From the semiconductor fabrication text below, write out word for word the portion starting at "Next, grinding the" and ending at "μm to 200 μm.".

_TEXT FOR ANALYSIS_
++++++++++

The emitter electrode 6 may be formed by depositing, for example, an alloy of aluminum and silicon (Al—Si based alloy) on the barrier metal 5 by sputtering or vapor deposition such as PVD. Further forming a nickel alloy (Ni alloy) on the formed alloy of aluminum and silicon by electroless plating or electroplating may form the emitter electrode 6. When the emitter electrode 6 is formed by plating, a thick metal film can be easily formed as the emitter electrode 6. This can increase the thermal capacity of the emitter electrode 6, and thereby improve the heat resistance. When the emitter electrode 6 made of an alloy of aluminum and silicon is formed by PVD and then a nickel alloy is further formed by plating on the emitter electrode 6, the plating for forming the nickel alloy may be performed after the back surface of the semiconductor substrate is treated.

Next, grinding the back surface of the semiconductor substrate thins the semiconductor substrate to a designed predetermined thickness as illustrated in FIG. 16A. The thickness of the ground semiconductor substrate may range, for example, from 80 μm to 200 μm.

Next, implanting n-type impurities from the back surface of the semiconductor substrate forms the n-type buffer layer 3 as illustrated in FIG. 16B. Then, implanting p-type impurities from the back surface of the semiconductor substrate forms the p-type collector layer 16. The n-type buffer layer 3 may be formed in, for example, the IGBT region 10, the diode region 20, and the terminal region 30, or formed only in the IGBT region 10 or the diode region 20. The n-type buffer layer 3 may be formed by implanting, for example, phosphorus (P) ion, proton (H⁺), or both proton and phosphorus. Proton can be implanted from the back surface of the semiconductor substrate to a depth with relatively low acceleration energy. Furthermore, changing the acceleration energy can relatively easily change the depth at which proton is implanted. Thus, when the n-type buffer layer 3 is formed from proton, implanting proton a plurality of times while the acceleration energy is being changed can form the n-type buffer layer 3 thicker in the thickness direction of the semiconductor substrate than that formed from phosphorus.

Since phosphorus can increase an activation ratio of n-type impurities more than that by proton, forming the n-type buffer layer 3 from phosphorus can suppress punch-through of a depletion layer even in the thinned semiconductor substrate. To further thin the semiconductor substrate, it is preferred to form the n-type buffer layer 3 by implanting both proton and phosphorus. Here, proton is implanted deeper than phosphorus from the back surface.

The p-type collector layer 16 may be formed by implanting, for example, boron (B). The p-type collector layer 16 is also formed in the terminal region 30 as the p-type terminal collector layer 16a. Irradiating the back surface of the semiconductor substrate in which ions have been implanted with laser light to laser anneal the back surface activates the implanted ions and forms the p-type collector layer 16.

When phosphorus is implanted at a relatively shallow depth from the back surface of the semiconductor substrate, the laser annealing simultaneously activates phosphorus. Proton is activated at a relatively low annealing temperature ranging from 350° C. to 500° C. When proton is implanted, it is necessary to prevent the temperature of the whole semiconductor substrate from becoming higher than 350° C. to 500° C. in the latter steps other than the step of activating proton. Since the laser annealing can increase the temperature of only the vicinity of the back surface of the semiconductor substrate, the laser annealing is applicable to activation of n-type impurities or p-type impurities even after proton is implanted.

++++++++++

Phrase grounding data

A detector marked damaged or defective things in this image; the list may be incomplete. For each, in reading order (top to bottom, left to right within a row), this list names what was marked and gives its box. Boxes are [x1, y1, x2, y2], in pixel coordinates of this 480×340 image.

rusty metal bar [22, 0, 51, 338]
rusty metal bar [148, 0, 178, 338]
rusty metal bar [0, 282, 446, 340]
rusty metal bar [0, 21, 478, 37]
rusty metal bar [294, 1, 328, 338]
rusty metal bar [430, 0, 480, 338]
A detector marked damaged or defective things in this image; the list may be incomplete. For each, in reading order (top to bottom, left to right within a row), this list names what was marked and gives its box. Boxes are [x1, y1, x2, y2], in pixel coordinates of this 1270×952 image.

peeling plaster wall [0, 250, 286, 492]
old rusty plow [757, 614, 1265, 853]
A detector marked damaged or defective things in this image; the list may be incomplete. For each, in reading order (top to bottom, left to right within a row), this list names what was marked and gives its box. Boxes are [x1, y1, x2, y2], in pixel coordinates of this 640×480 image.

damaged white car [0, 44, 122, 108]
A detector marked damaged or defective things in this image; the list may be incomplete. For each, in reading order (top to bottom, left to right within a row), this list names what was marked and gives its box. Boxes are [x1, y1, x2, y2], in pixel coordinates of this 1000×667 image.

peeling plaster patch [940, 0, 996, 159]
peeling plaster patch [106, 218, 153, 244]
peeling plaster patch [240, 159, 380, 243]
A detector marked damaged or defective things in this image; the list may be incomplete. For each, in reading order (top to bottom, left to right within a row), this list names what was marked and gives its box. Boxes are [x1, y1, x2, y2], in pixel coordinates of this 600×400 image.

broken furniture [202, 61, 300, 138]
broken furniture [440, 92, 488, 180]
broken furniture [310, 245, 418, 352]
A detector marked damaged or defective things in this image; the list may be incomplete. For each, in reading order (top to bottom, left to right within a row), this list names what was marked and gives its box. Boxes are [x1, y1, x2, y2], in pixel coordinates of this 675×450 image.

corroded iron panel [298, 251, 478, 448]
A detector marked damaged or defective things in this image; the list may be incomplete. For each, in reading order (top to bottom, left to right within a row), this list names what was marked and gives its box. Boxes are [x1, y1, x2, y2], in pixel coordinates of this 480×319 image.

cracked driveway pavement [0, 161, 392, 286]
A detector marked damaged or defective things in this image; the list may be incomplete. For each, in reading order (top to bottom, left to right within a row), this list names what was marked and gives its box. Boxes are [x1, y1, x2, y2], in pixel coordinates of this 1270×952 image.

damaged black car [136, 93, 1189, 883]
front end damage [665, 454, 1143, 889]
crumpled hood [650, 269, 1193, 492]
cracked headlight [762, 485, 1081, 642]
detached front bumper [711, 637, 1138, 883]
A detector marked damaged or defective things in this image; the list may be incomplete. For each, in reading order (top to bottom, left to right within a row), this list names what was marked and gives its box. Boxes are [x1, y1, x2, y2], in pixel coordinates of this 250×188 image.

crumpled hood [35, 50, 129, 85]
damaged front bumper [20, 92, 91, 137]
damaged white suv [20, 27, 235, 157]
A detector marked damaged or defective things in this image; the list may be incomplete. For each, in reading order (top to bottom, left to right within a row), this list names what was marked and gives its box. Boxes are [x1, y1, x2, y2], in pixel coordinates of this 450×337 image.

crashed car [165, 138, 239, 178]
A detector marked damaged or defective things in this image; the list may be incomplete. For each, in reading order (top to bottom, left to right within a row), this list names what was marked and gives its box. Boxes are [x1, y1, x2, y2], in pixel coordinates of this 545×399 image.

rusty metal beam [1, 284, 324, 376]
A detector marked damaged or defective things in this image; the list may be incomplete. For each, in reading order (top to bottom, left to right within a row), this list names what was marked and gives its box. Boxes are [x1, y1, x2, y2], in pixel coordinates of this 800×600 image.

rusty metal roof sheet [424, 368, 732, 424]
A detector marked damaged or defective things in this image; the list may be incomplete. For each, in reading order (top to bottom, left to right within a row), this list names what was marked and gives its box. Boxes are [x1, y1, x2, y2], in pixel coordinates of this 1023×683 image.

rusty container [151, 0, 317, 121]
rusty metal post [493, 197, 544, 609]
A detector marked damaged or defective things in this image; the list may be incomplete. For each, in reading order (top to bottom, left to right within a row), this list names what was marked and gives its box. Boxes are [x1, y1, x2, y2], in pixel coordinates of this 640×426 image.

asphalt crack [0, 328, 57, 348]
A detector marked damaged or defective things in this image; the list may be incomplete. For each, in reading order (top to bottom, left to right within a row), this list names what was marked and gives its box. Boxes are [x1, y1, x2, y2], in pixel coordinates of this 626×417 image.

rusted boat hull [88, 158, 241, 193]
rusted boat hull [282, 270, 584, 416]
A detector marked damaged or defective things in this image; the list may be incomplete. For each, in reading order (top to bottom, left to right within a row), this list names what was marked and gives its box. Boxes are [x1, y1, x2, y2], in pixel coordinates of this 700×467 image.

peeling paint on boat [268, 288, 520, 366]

++++++++++

_EXPECTED ANSWER_
Next, grinding the back surface of the semiconductor substrate thins the semiconductor substrate to a designed predetermined thickness as illustrated in FIG. 16A. The thickness of the ground semiconductor substrate may range, for example, from 80 μm to 200 μm.